Here’s the abstract from a recent paper (“Emergence of Massless Dirac Fermions in Graphene’s Hofstadter Butterfly at Switches of the Quantum Hall Phase Connectivity”) in a leading physics journal:
“The fractal spectrum of magnetic minibands (Hofstadter butterfly), induced by the moiré superlattice of graphene on a hexagonal crystal substrate, is known to exhibit gapped Dirac cones. We show that the gap can be closed by slightly misaligning the substrate, producing a hierarchy of conical singularities (Dirac points) in the band structure at rational values Φ=(p/q)(h/e) of the magnetic flux per supercell. Each Dirac point signals a switch of the topological quantum number in the connected component of the quantum Hall phase diagram. Model calculations reveal the scale-invariant conductivity σ=2qe 2 /πh and Klein tunneling associated with massless Dirac fermions at these connectivity switches.”

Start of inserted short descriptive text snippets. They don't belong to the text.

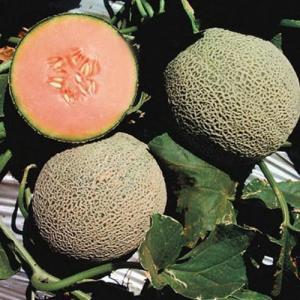 Plagas, enfermedades y fisiopatías en cultivo de melones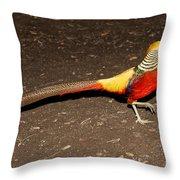 Golden Pheasant Male Throw Pillow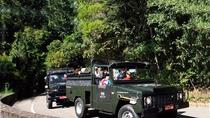Tijuca Forest Jeep Tour, Rio de Janeiro, 4WD, ATV & Off-Road Tours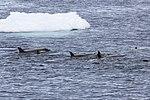 Orca Pod Gerlache Channel Antarctica (46422079605).jpg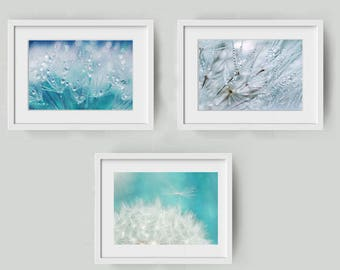 Set of three photographs of dandelion seeds that are colorful and small drops - set of dandelion macro pictures - zen decor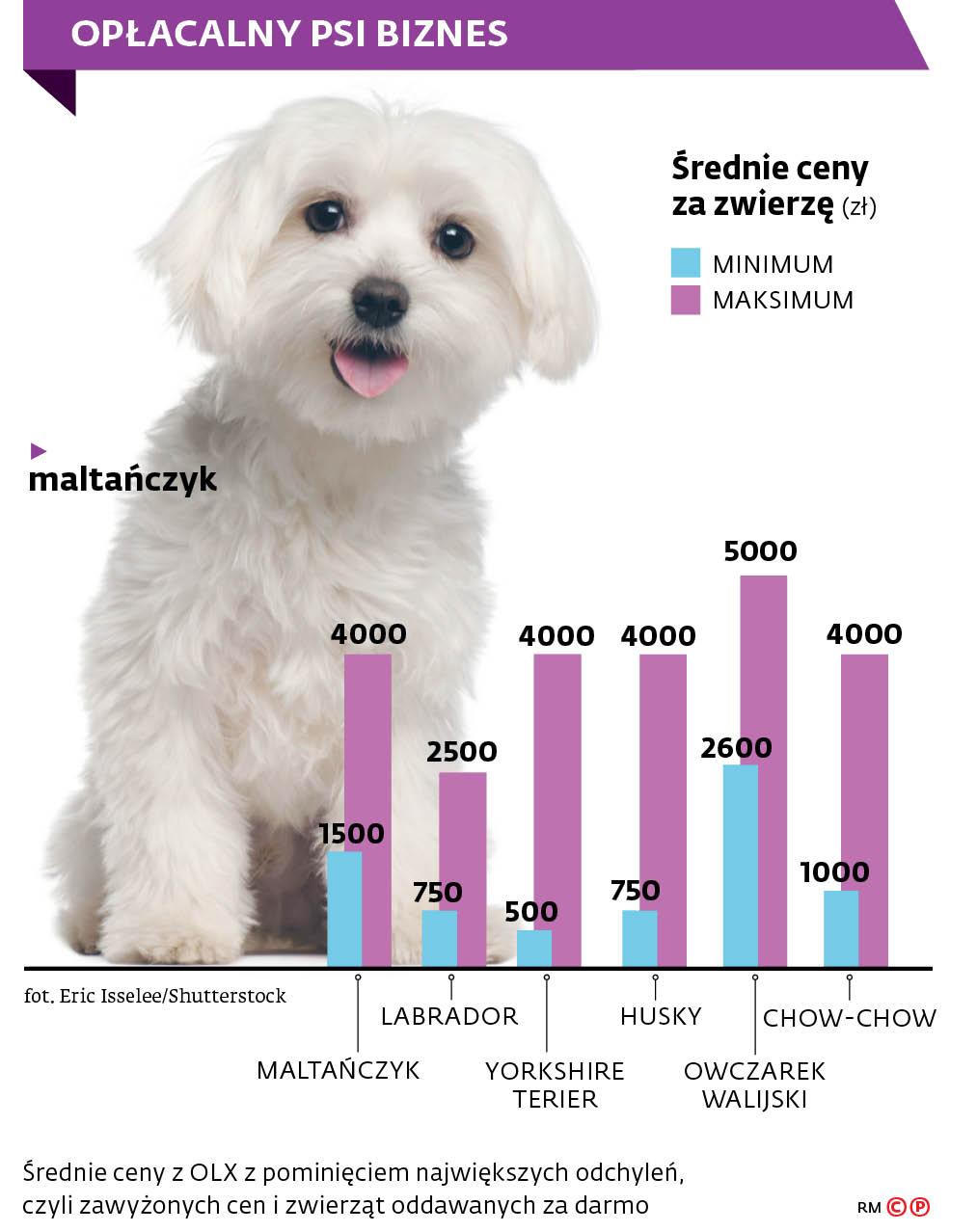 Opłacalny psi biznes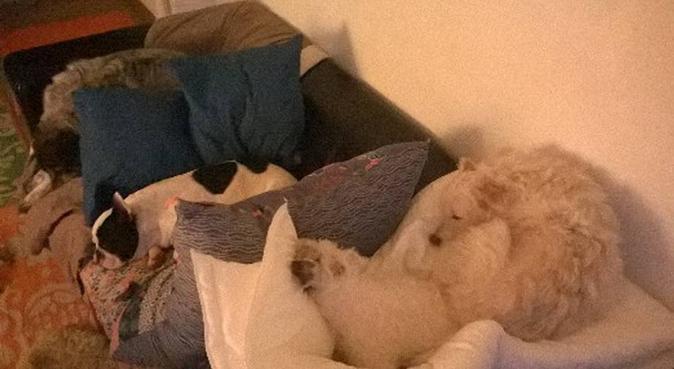 Au Ptit Nid Douillet, dog sitter à noisy-le-roi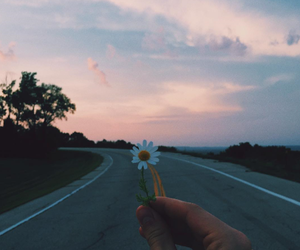 flowers, sky, and road image
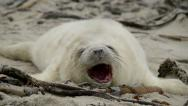 Stock Video Footage of sweet little grey seal pup yawns 11259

And from a leading mathematics journal we have “Topological entropy of quadratic polynomials and dimension of sections of the Mandelbrot set”:
“A fundamental theme in holomorphic dynamics is that the local geometry of parameter space (e.g. the Mandelbrot set) near a parameter reflects the geometry of the Julia set, hence ultimately the dynamical properties, of the corresponding dynamical system. We establish a new instance of this phenomenon in terms of entropy.
Indeed, we prove an “entropy formula” relating the entropy of a polynomial restricted to its Hubbard tree to the Hausdorff dimension of the set of rays landing on the corresponding vein in the Mandelbrot set. The results contribute to the recent program of W. Thurston of understanding the geometry of the Mandelbrot set via the core entropy.”
What do they all have in common? They deal directly or indirectly with connectedness. However, connectedness in the 2nd two are intimately connected, and both are wholly disconnected to the connectedness of the first.